Grupo de servidores tem os 19% do Governo Britto incorporados aos salários

Um grupo de servidores que entrou, através do Sindsepe, com ação postulando os reajustes concedidos pelo governo Britto e que não foram pagos, já teve os valores, referentes aos 19%, incorporados aos seus salários no mês de maio.

Esses servidores tiveram a sua ação reconhecida pela 3ª Vara de Fazenda. O Sindsepe está analisando esses contra-cheques para verificar se os valores referentes aos meses de dezembro, janeiro, fevereiro e março já estão sendo pagos. Lembramos que esse processo transitou em julgado (recebeu sentença definitiva) em 4 de dezembro de 2006. Portanto, de acordo com a sentença teria aplicação imediata para os salários a vencer.

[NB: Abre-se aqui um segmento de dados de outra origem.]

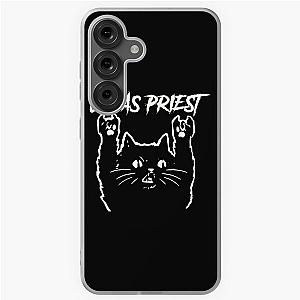 Art Judas Priest Samsung Galaxy Soft Case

A grande maioria das ações ajuizadas pelo Sindsepe/RS tem sido julgada favoravelmente, ressaltando-se que o Estado utiliza todos os recursos disponíveis para retardar o final das ações, isto é, o pagamento das parcelas vencidas e a implantação desses reajustes nas folhas de pagamento dos servidores.

Em relação às ações em que foram reconhecidos os direitos dos servidores pelo Poder Judiciário, e nas quais foram esgotados todos os recursos legais, o Sindsepe/RS, através de sua assessoria jurídica, está providenciando a execução das respectivas decisões judiciais. Inicialmente, após o retorno do processo do Tribunal de Justiça às varas de origem, a assessoria jurídica solicita expedição de ofício à Secretaria da Fazenda para que implante os reajustes salariais concedidos em folhas de pagamento dos servidores, assim como o fornecimento de documentos que possibilitem a elaboração de cálculos dos valores devidos pelo Estado. Esse procedimento é demorado, visto que depende da “boa” vontade do Estado, sujeito a pagamento de multas diárias no caso de não cumprimento da determinação judicial.

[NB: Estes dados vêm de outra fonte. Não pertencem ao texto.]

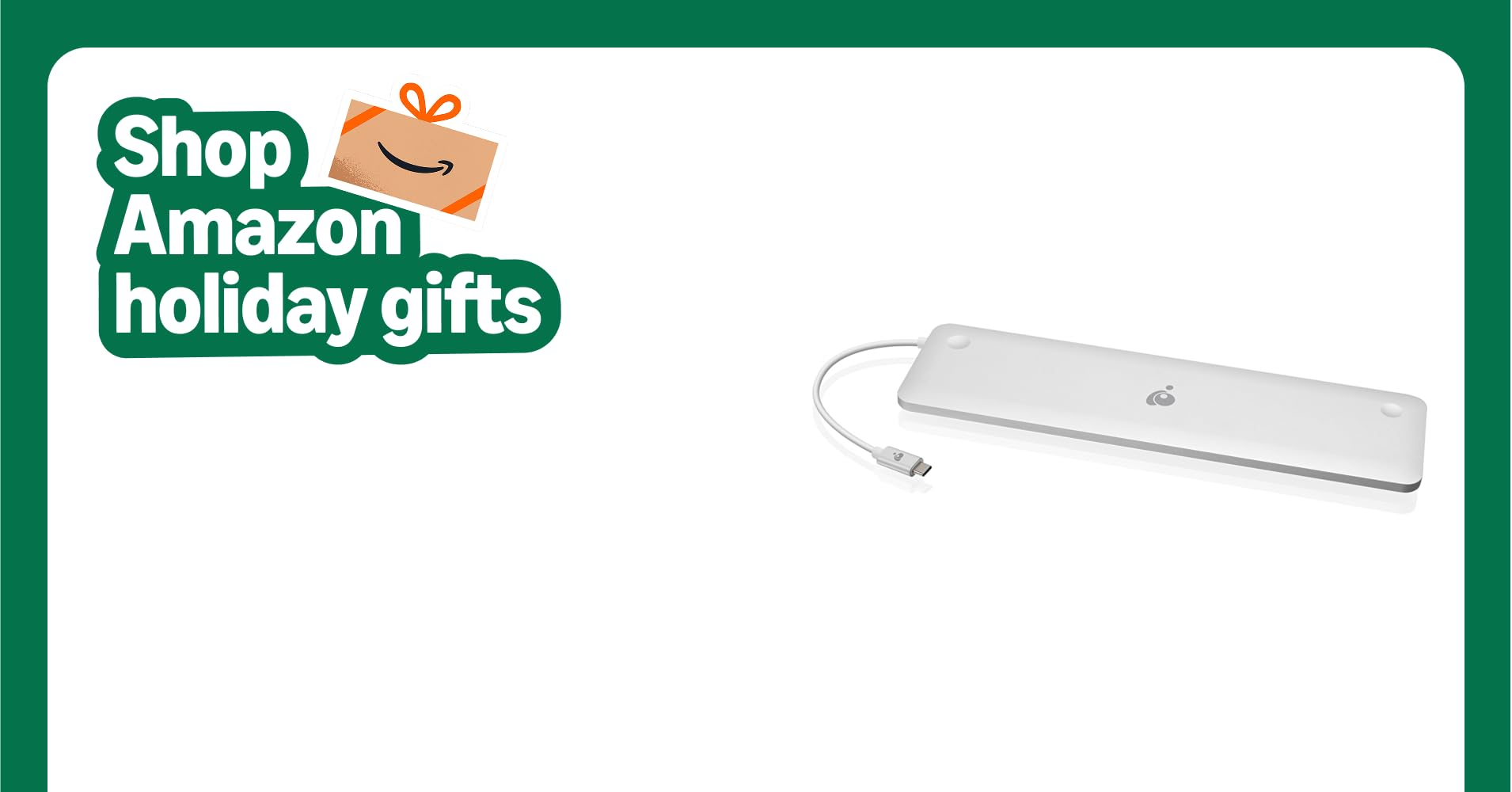 IOGEAR USB-C Ultra-Slim Dual Display Docking Station with Power Pass-through, GUD3C02 IOGEAR USB-C Ultra-Slim Dual Display Docking Station with Power Pass-through, GUD3C02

O pagamento dos créditos devidos aos servidores ocorrerá através de requisição de pequeno valor – RPV, na hipótese do valor alcançar até 40 salários mínimos, quando o Estado terá 60 dias, a partir do recebimento do ofício judicial, para efetuar o pagamento. Ou através de precatório, quando o valor exceder aquele limite, o que implicará longo tempo para seu pagamento, já que o Estado encontra-se atrasado no pagamento dos precatórios desde 1999.

A máquina do Poder Judiciário é lenta, para os milhares de processos que recebe diariamente possui muito poucos magistrados para julgá-los, mas o que importa, realmente, é que o direito do servidor está sendo reconhecido pelo Poder Judiciário, e que, mais cedo ou mais tarde receberemos as diferenças salariais a que temos direito.